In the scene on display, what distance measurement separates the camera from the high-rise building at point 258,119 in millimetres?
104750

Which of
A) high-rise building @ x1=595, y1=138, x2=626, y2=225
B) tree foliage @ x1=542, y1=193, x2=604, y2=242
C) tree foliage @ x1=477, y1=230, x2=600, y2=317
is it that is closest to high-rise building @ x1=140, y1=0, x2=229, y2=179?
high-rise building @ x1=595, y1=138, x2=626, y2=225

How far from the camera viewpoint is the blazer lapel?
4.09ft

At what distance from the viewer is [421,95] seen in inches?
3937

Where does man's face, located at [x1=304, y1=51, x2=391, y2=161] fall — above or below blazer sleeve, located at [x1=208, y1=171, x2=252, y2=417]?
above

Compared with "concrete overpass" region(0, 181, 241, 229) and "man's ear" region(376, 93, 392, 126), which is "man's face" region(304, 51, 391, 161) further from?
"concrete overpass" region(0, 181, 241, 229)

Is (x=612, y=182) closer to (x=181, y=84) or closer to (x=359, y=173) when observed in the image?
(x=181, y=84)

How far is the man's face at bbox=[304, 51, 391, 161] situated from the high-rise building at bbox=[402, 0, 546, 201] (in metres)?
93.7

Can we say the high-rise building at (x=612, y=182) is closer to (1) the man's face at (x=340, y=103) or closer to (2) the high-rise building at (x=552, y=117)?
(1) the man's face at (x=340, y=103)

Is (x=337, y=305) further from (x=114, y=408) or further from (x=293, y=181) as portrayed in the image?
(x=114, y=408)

———

- **Task requirements**
Rewrite all of the records above as a numbered list with one line per item, leaving out the blank lines.

- **Answer to the exercise**
1. In the scene on display, what distance measurement separates the camera from the high-rise building at point 258,119 in millimetres?
2. 104750
3. Which of
4. A) high-rise building @ x1=595, y1=138, x2=626, y2=225
5. B) tree foliage @ x1=542, y1=193, x2=604, y2=242
6. C) tree foliage @ x1=477, y1=230, x2=600, y2=317
7. is it that is closest to high-rise building @ x1=140, y1=0, x2=229, y2=179?
8. high-rise building @ x1=595, y1=138, x2=626, y2=225
9. How far from the camera viewpoint is the blazer lapel?
10. 4.09ft
11. At what distance from the viewer is [421,95] seen in inches?
12. 3937
13. Where does man's face, located at [x1=304, y1=51, x2=391, y2=161] fall — above or below blazer sleeve, located at [x1=208, y1=171, x2=252, y2=417]?
14. above
15. Compared with "concrete overpass" region(0, 181, 241, 229) and "man's ear" region(376, 93, 392, 126), which is "man's face" region(304, 51, 391, 161) further from?
16. "concrete overpass" region(0, 181, 241, 229)
17. Is (x=612, y=182) closer to (x=181, y=84) or closer to (x=359, y=173) when observed in the image?
18. (x=181, y=84)
19. How far is the man's face at bbox=[304, 51, 391, 161] situated from the high-rise building at bbox=[402, 0, 546, 201] (in metres)?
20. 93.7
21. Can we say the high-rise building at (x=612, y=182) is closer to (1) the man's face at (x=340, y=103) or closer to (2) the high-rise building at (x=552, y=117)?
22. (1) the man's face at (x=340, y=103)
23. Is (x=337, y=305) further from (x=114, y=408) or further from (x=293, y=181) as portrayed in the image?
24. (x=114, y=408)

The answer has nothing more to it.